Task instructions: Count the lines in the rows below that contain the string "wrought", treating uppercase and lowercase as different. Reply with the number alone.

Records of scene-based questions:
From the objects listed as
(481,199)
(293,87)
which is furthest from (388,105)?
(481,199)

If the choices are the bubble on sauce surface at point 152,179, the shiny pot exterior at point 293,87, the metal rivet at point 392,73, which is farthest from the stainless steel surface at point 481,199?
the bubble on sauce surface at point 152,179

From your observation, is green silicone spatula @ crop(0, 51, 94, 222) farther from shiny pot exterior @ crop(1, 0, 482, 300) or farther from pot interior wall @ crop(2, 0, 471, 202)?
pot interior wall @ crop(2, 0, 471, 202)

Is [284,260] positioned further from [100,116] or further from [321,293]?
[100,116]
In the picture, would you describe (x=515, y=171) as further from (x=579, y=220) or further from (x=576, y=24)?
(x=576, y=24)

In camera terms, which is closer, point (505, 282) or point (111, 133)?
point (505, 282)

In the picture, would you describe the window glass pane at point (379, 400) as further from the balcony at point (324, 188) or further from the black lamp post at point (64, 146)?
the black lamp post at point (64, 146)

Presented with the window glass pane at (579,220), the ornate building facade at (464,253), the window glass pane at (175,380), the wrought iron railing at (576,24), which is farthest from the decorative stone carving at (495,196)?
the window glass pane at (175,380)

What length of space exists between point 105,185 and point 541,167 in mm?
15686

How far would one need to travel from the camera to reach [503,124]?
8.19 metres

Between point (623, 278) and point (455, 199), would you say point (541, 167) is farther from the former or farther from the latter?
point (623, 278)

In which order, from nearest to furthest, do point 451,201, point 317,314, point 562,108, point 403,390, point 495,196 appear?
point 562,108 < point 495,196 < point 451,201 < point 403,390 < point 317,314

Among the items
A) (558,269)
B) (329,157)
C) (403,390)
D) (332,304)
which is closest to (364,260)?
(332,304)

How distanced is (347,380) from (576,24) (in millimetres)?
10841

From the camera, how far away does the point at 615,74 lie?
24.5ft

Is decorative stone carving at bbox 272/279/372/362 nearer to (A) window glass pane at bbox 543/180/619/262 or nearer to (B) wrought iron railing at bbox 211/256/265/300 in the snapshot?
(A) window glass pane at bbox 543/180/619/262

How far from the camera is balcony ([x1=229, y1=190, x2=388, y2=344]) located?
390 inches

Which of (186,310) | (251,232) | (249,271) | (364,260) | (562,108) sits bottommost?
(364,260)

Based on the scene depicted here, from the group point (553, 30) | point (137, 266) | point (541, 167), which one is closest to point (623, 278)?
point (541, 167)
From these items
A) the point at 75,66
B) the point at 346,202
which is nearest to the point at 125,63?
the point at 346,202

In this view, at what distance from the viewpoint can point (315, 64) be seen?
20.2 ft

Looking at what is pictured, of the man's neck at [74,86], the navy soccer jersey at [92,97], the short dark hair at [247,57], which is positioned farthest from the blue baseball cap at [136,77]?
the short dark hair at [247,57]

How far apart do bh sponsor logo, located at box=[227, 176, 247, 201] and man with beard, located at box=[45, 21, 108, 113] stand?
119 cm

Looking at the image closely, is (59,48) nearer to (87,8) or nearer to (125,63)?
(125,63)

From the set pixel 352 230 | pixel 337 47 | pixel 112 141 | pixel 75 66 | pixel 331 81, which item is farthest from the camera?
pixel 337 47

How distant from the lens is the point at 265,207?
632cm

--

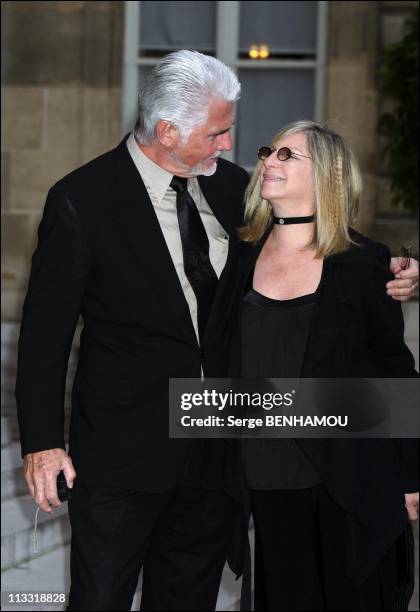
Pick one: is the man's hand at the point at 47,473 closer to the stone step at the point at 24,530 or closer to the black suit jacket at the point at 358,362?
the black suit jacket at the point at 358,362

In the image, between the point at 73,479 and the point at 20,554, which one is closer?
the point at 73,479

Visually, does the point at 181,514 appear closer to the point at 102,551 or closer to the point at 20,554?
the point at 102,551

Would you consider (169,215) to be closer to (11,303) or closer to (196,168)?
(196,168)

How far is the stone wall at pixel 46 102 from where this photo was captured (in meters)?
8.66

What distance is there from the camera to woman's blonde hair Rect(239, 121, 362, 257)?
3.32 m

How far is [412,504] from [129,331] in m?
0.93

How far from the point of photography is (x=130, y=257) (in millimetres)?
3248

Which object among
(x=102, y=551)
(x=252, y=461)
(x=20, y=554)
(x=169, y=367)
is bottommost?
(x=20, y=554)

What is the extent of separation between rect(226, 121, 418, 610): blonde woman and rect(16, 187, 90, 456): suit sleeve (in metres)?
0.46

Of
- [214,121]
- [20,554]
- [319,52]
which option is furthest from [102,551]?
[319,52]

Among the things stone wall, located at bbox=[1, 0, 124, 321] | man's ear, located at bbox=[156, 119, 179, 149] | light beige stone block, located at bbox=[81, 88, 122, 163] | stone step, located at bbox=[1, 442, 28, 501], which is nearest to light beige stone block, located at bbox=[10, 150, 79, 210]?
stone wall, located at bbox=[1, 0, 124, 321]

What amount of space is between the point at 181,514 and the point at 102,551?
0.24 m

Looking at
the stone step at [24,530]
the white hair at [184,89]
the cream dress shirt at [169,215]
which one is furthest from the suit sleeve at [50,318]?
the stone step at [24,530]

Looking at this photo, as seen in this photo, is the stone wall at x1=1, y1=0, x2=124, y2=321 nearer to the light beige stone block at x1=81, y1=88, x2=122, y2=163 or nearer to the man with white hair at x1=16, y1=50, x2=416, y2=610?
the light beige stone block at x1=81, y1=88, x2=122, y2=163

---

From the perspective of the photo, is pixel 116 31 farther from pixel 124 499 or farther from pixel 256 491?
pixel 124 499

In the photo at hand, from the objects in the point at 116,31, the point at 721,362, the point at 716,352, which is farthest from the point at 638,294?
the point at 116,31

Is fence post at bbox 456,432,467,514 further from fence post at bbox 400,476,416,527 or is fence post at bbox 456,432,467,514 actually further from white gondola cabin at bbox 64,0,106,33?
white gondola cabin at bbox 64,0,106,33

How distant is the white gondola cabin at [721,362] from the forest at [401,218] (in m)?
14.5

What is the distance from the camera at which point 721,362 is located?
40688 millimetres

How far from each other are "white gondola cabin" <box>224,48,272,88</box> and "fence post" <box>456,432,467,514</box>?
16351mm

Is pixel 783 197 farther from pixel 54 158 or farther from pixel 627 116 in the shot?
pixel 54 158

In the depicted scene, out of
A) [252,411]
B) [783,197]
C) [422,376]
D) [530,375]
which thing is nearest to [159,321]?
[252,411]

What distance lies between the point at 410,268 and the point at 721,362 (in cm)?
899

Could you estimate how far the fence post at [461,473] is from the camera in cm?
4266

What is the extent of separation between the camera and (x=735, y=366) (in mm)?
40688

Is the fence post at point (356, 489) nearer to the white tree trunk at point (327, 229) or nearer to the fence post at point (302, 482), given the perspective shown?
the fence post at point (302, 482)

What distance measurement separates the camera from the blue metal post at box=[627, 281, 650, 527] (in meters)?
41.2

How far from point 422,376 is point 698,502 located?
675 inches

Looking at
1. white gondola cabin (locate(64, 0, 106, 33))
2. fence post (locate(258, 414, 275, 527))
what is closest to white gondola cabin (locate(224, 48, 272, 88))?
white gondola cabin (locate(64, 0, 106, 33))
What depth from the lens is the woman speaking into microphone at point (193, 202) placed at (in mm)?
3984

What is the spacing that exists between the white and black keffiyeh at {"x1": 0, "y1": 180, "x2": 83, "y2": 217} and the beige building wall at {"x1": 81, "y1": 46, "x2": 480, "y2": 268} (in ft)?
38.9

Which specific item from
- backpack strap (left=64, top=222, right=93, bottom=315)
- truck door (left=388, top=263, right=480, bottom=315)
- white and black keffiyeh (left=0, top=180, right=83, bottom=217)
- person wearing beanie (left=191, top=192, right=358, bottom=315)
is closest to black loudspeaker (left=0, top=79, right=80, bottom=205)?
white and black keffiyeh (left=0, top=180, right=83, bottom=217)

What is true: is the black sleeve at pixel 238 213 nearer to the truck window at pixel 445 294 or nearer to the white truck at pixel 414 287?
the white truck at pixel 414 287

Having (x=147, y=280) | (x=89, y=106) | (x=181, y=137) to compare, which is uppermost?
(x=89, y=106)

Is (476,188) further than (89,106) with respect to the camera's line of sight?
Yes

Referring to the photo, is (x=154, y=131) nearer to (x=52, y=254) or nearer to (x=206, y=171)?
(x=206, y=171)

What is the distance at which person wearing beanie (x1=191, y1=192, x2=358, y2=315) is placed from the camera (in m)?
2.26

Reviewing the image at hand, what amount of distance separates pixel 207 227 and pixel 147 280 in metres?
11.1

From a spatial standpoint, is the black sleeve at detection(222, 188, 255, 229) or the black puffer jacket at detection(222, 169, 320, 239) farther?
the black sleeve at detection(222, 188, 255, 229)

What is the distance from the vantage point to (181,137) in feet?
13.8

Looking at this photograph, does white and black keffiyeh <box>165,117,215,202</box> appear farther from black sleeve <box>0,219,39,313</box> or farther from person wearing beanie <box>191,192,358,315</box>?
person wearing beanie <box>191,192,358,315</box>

Answer to this problem: 2